Starling – a US-based applied behavioral sciences RegTech startup that offers augmented risk intelligence tools to help financial services firms manage culture- and conduct-related risks, and identify areas for performance improvement. Starling’s predictive behavioral analytics technology combines machine learning, organizational network analytics and behavioral science to uncover invisible systemic risk; identify opportunities for proactive risk mitigation; and gauge the efficacy of management intervention in real time.

Stash – a healthcare and insurtech startup that provides a single health claims platform for patients, health care providers and insurance companies.

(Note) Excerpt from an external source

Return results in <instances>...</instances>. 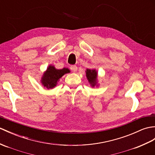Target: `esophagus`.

The Singapore-based company analyzes claims data to help health providers and insurance companies prevent fraud risk in claims processing and management, while also reducing administrative costs.

Tymbals – an Australia-based insurtech startup that has created a probability network to calculate enterprise risk. It substitutes expensive, time-consuming man hours with inexpensive, unlimited machine minutes. By using machine learning to populate and maintain a distributed ledger of enterprise risk, it aims to provide a secure, efficient and cost-effective service to help C-suite executives manage their businesses.

Accenture launched its FinTech Innovation Lab Asia-Pacific in Hong Kong in 2014. Accenture says that alumni companies of the lab have raised more than $277 million in financing after participating in the program.